Since the troubles began about a week after the end of July, a 23% increase in average DOM suggests a noteworthy slowdown.
Keep in mind, average DOM is a factor of stale listings combined with new listings. Sales usually help to drop the average DOM. There are 7 new listings in the latter half of September pushing DOM down, and some cancellations dropped the average further. Having very, very few sales in September helped to grow the DOM.
But that's why we average out data – the normal course of events should keep a relative balance. The DOM increase tells us that the supply/demand equation is becoming imbalanced.
Looking at the end-of-month graph for September, the Hill Section stands out at 153 avg. DOM. Two reasons: The forever listing of 844 11th (now 520 DOM) and the reduction in active listings down to 9. But this is no huge statistical perversion. Almost all listings in the Hills are more than 100 days old.

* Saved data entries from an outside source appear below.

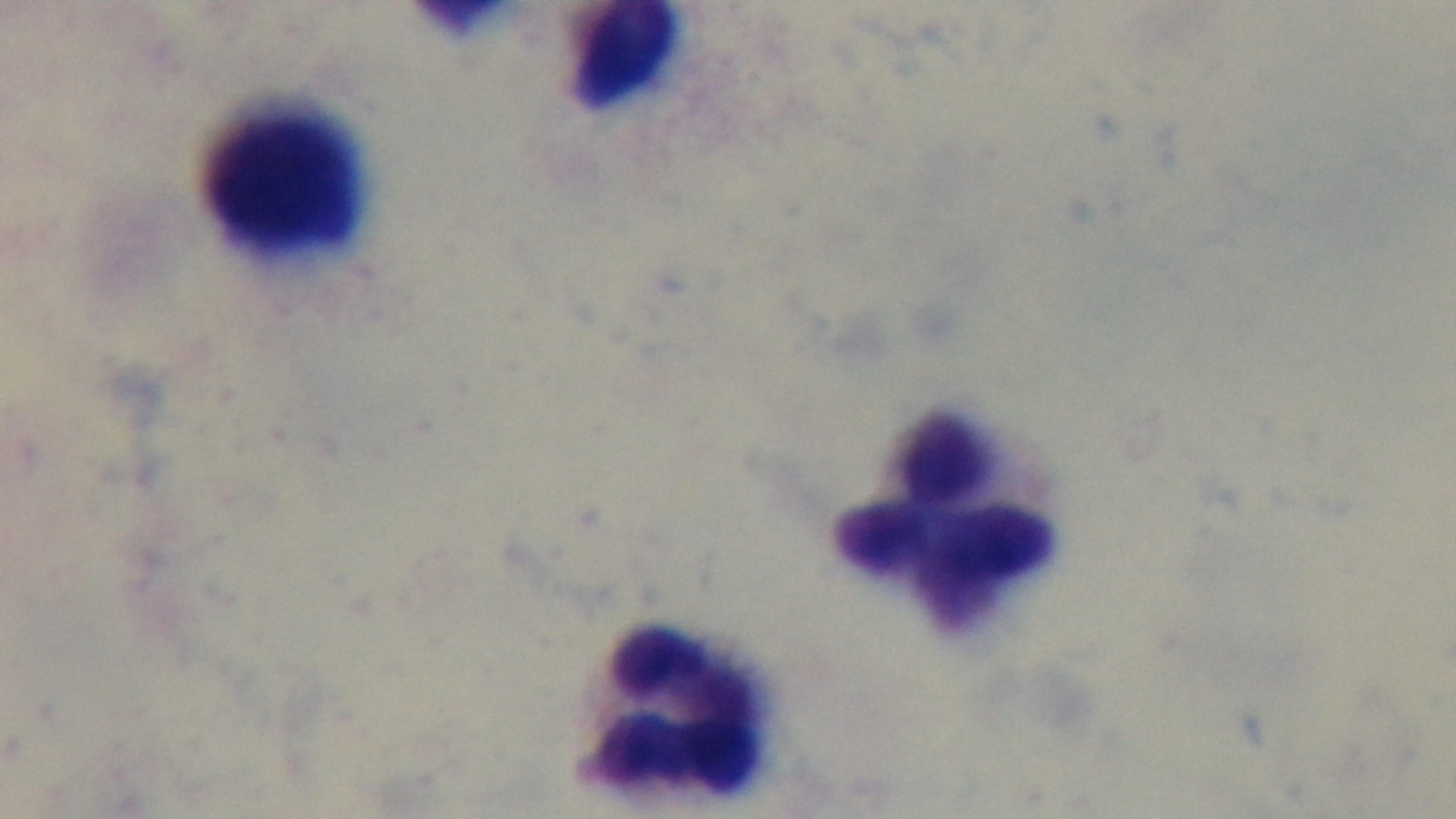
Uninfected.

Summary:
  - Preparation: thick blood film
  - Field of view: one from the slide
  - Capture: mounted 4K digital camera
  - Stain: Giemsa
  - Objective: 100x oil immersion
  - Modality: light microscopy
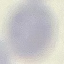

Result: no malaria parasites seen. Acquired by smartphone through the microscope eyepiece. Automatically extracted cell patch, resized to 64 × 64 pixels. Thin blood film. Giemsa stain.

The Sand Section's actives are at 92 DOM on average, with about 1/3rd of the listings pushing that figure upwards.
In the Trees, 110 DOM seems average. No surprise, perhaps, but the <$2m range is faring better, at 88 DOM, while the stagnant $2m+ range, with most of the inventory, is at 122 DOM and counting, despite 3 brand-new listings helpfully dragging that number down.
Obligatory note on methodology: We drew True DOM from the current Market Update spreadsheets (on MBC's computers, not yet published) and, as we have before, eliminated anomalous listings – two in this case, pre-completion listings: 4419 Highland and 644 33rd. Total DOM divided by number of listings = Avg. DOM. Simple.